Source document:
################

Salut les copains was a famous French variety pop music radio program broadcast between 1959 and 1969, from Monday to Friday for 2 hours (5 to 7 pm) on French radio station Europe 1. It was known to have originally promoted and launched the success of the French musical genre of yé-yé.

==Background==
The program was created by Jean Frydman and presented by Frank Ténot and Daniel Filipacchi on Europe 1 and was launched on 19 October 1959. The program enjoyed a huge following, with a survey saying more than 40% of French youth between 12 and 15 years listened to it at its peak season.

The name of the program is taken from a 1957 song by Gilbert Bécaud called "Salut les copains". The lyrics had been co-written by Bécaud and Pierre Delanoë. Delanoë at the time was the director of programming on Europe 1 and named the program after the song.

################

Data extract:

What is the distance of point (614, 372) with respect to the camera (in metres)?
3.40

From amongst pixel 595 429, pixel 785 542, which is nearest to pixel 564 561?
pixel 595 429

################

Required tasks:
(1) In the passage on the Salut les copains radio program, who was Europe 1's director of programming when the program got its name?
(2) Extend the passage on the Salut les copains radio program, picking up right after its final sentence.

Set of answers:
(1) Pierre Delanoë

(2)
The program, initially (and for a brief period) a weekly broadcast, was soon turned into a five-days-a-week show. The program proved to be a cultural and social phenomenon when during a concert in Place de la Nation organised by the station on 22 June 1963 (to celebrate the first anniversary of launching of the magazine Salut les copains), 200,000 youth attended to hear Sylvie Vartan, Richard Anthony, Dick Rivers et les Chats sauvages, Danyel Gérard, les Gams, and Johnny Hallyday.

The program also prompted popular French rock artist Johnny Hallyday to release an album of the same title in 1961.

==Discography==
- Coffret Salut les copains, 50e anniversaire, Les cent tubes de Salut les copains – 4 CDs, Europe 1/Universal Music/Editions Montparnasse (3 November 2009).
- Box collector Salut les copains, 50e anniversaire – reissue of discs on a CD of twenty 45 rpm, plus booklet, poster realised by Jean-Marie Périer, Europe 1/Universal Music/Editions Montparnasse (30 November 2009)

==Videography==
- Coffret Salut les copains, 50e anniversaire, 3 DVDs, Europe 1/INA/Editions Montparnasse, 2009.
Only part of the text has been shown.